Le Gott ist Tot de Pascal Dombis, par GianCarlo Pagliasso

Pascal Dombis a fait parler de lui l’automne dernier lorsqu’il a installé au Palais Royal de Paris, tout le long des 252 mètres de la Galerie de Valois, un tapis en polymère de 130 cm de large et sur lequel étaient imprimés des centaines de textes de différents auteurs ayant évoqué le célèbre monument parisien. Le procédé adopté était celui de la prolifération extrême de phrases écrites et reproduites à différentes échelles.

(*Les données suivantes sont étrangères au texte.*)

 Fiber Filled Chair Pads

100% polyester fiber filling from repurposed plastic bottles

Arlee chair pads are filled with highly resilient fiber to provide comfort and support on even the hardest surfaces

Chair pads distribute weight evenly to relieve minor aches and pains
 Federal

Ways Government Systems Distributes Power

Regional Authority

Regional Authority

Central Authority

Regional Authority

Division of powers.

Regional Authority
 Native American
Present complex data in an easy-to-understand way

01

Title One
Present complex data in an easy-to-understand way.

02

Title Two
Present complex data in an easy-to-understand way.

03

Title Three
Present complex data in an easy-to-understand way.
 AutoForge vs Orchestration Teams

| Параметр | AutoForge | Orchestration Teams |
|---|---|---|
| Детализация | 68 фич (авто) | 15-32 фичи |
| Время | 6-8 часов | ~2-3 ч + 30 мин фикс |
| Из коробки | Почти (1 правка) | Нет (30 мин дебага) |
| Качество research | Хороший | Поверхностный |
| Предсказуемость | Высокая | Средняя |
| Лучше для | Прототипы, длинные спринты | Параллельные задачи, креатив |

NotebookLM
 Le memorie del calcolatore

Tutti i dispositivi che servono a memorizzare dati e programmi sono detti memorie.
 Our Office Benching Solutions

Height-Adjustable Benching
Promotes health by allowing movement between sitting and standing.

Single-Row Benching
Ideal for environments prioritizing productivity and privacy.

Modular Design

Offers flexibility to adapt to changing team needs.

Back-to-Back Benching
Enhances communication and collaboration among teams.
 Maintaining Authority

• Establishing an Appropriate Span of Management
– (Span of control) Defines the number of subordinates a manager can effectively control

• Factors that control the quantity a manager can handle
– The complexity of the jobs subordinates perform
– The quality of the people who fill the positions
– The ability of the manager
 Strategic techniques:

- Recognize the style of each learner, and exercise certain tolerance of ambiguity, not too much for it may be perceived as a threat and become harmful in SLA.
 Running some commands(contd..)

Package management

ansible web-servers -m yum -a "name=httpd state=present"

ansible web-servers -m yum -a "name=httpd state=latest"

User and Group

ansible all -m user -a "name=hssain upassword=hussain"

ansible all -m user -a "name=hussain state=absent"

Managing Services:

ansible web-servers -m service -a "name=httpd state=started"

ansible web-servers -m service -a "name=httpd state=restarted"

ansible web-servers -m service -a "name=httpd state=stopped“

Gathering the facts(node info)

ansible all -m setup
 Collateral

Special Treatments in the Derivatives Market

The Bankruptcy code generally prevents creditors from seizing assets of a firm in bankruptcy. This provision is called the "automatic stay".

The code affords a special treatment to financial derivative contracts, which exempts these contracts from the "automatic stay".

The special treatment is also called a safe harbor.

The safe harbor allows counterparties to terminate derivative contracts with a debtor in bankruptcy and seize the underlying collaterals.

Dombis, en effet, travaille sur la stratification d’images et de mots, obtenue à partir d’algorithmes fractals programmés informatiquement. Tout ce qui arrive du web se combine ainsi, grâce à l’impression sur un support lenticulaire, dans une sorte d’hologramme procurant une sensation d’inquiétude et de vertige dans la perspective de constructions syntactiques ou picturales nées de la dimension atopique du virtuel.
Dans le « multiespace» que rencontre le spectateur en se déplaçant, apparaissent subitement des agrégations imprévues de signifiant qui se dissolvent, tout aussi subitement : elles laissent la place à la casualité syntagmatique que l’« impression » numérique est en mesure de créer.
Pour son exposition personnelle à la galerie Claudio Bottello Contemporary, l’artiste s’est inspiré du séjour de Nietzsche dans la capitale piémontaise. La phrase célèbre du Gai Savoir, annonçant la « mort de Dieu », est à la base de l’installation qui occupe, comme un leitmotiv, toute la surface de la galerie.
Il faut toutefois préciser que le point de vue à partir duquel l’artiste traite le sujet complexe du titre a très peu à voir avec les implications nihilistes actives et passives concernant la nature « éventuelle » de l’annonce, mais il paraît plutôt s’inscrire déjà sur le fond des conséquences qu’ouvre cette affirmation «pour le symbolique». Les variations « discursives » et iconiques que Dombis nous propose sont en quelque sorte la preuve possible de la libération « du » et « de la part du » symbolique qui est désormais à l’œuvre dans le monde contemporain, où « la fable » proclamée par le penseur de Röcken trouve une valeur ontologique « stable » dans la primauté des images. Sa recherche, y compris l’approche épistémologique qui est sienne, n’est absolument pas ingénue ; elle peut être mise en relation à des instances d’éclaircissement herméneutique relatives à certaines formes de savoir où les composantes esthétiques et scientifiques visent toujours plus à s’unir sur la base de leur référence à l’image (1).
En effet, dans la premier salle, avec une prévoyance parfaitement opportune, l’on trouve des oeuvres lenticulaires montrant des explosions, des panneaux « danger » et « atomique », et quatre tableaux avec l’occurrence de la phrase « Dieu est mort » écrite en italien, en anglais, en français et en allemand.
Dans la deuxième salle, une installation murale montre une compression/ superposition de la même phrase imprimée synthétiquement sur PVC des milliers de fois dans les quatre langues.
Pour conclure, dans le dernier espace de l’exposition, deux écrans placés l’un vis-à-vis de l’autre proposent des milliers d’images, tirées d’internet, qui défilent à des vitesses différentes. Les mots clés qui appellent les images sont le noir, le rouge et le blanc. Ces trois couleurs représentent l’essence de la constitution des systèmes symboliques figuratifs en Occident et en Asie. En tant que sources des imaginaires des deux continents qui se font face, leur flux ininterrompu devient l’occasion d’une confrontation/ opposition de perspectives étonnement plus proches de ce que l’on pourrait croire.


(1) Il est singulier que dans un livre très récent, qui aborde cette perspective du point de vue théorique et dans toute sa complexité, l’on puisse lire : « Nous souhaitons reprendre la question sous l’angle du nihilisme que nous avons mis en évidence ci-dessus […] La thèse que nous souhaitons introduire est que la « mort de Dieu », annoncée par Nietzsche dans le Gai Savoir, à savoir la disparition de l’Être suprême, véritable accomplissement de l’ordre conceptuel, visuel et discursif, produit et l’expression et la reconnaissance de nouvelles structures symboliques ayant un aspect aussi bien florissant qu’inquiétant ». (Olaf Breidbach e Federico Vercellone Pensare per immagini. Tra arte e scienza, Milano, Bruno Mondadori, 2010, p.31).